To predict and characterize the potential interaction of Cau with FPR2, computational studies were assessed. A 3D structure model of FPR2 was downloaded from Protein Data Bank (RCSB PDB), using the crystal structure of the complex FPR2-WKYMVm (PDBcode: 6LW5) as a model. The WKYMV ligand was successively removed by PyMOL Molecular Graphic System (Version 1.3 Shrodinger, LLC, New York, NY, USA), obtaining the receptor pdb file. The initial 3D conformation of Cau was obtained from PubChem (ncbi library). The receptor and ligand were then adapted for docking with the AutoDock Tools. Docking analysis was carried out with AutoDock Vina (Trott and Olson, 2010), setting the grid box at 26Å × 40Å × 32Å for the receptor. In conclusion, molecular details of Cau recognition by FPR2 were analyzed with PyMOL Molecular Graphic System (Version 1.3 Shrodinger, LLC).

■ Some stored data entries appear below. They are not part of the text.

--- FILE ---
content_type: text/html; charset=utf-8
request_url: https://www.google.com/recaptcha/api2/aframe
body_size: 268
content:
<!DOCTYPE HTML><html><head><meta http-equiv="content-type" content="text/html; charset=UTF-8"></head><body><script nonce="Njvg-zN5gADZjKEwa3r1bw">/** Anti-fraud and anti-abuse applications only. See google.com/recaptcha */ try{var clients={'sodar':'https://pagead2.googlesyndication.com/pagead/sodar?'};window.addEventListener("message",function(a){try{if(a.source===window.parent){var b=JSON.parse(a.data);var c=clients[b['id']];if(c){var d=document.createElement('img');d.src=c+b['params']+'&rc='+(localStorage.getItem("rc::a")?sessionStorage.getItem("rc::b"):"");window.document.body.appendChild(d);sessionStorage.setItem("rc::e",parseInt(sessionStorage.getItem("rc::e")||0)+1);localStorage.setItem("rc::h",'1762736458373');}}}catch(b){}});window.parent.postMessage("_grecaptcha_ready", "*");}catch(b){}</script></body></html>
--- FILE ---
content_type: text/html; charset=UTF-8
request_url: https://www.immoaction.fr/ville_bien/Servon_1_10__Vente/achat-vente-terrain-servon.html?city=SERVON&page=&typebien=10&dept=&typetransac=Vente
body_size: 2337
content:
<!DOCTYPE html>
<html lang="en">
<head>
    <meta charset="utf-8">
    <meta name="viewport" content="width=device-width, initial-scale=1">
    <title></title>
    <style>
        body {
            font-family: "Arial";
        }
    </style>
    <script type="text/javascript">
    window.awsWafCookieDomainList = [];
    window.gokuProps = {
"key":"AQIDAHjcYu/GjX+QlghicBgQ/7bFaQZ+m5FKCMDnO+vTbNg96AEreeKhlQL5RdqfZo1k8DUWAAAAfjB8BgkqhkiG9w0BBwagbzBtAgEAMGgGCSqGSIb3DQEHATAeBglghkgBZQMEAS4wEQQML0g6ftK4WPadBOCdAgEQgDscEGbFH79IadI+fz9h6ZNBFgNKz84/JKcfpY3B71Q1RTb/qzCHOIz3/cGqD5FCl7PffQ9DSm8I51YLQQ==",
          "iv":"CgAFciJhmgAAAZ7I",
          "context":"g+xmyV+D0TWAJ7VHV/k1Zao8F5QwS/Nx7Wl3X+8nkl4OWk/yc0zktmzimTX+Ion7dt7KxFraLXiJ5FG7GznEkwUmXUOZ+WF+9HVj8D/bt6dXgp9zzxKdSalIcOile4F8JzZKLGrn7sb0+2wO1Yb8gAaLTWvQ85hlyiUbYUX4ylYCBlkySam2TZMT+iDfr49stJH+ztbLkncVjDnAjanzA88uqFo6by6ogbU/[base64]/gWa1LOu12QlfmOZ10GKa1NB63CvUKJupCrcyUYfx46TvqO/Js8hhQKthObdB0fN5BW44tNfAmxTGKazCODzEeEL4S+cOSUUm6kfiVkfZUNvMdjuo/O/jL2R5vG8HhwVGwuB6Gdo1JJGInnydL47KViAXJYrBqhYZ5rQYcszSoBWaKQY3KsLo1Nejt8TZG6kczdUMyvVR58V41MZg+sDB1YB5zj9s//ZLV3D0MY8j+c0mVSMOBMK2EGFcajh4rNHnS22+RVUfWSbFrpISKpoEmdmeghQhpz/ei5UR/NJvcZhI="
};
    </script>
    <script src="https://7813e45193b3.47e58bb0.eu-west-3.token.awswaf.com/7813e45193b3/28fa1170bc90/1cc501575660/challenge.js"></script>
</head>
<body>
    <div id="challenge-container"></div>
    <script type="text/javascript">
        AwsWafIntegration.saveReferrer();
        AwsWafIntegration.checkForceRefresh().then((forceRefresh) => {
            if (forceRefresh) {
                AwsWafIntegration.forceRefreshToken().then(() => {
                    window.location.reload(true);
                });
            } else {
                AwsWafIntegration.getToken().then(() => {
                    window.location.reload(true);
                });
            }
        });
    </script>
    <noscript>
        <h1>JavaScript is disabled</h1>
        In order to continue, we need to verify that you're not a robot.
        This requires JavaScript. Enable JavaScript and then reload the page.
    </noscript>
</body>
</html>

4.12. Statistical Analysis

Statistical analysis was performed using GraphPad Prism 8.0 software, San Diego, CA, USA. All data were compared using One-way ANOVA followed by Bonferroni’s multiple comparisons test, in order to compare different groups. Experimental data are presented as mean ± SD of at least three independent experiments, each performed in triplicate. Lastly, p values < 0.05 were considered statistically significant.

5. Conclusions

In conclusion, the current study aimed to provide in vitro proofs on the role of FPRs in the pathogenesis of H. pylori-associated chronic inflammation, by interacting with the H. pylori-released peptide Hp(2–20). Concurrently, it demonstrated the impressive effects of Cau on health, by targeting FPR2, thus controlling the H. pylori-associated chronic inflammation and related disorders. Taken together, our results suggest the potential clinical application of Cau for the control of numerous inflammatory disorders, which are among the main health problems occurring today. Nevertheless, future studies are required to validate our in vitro findings in vivo.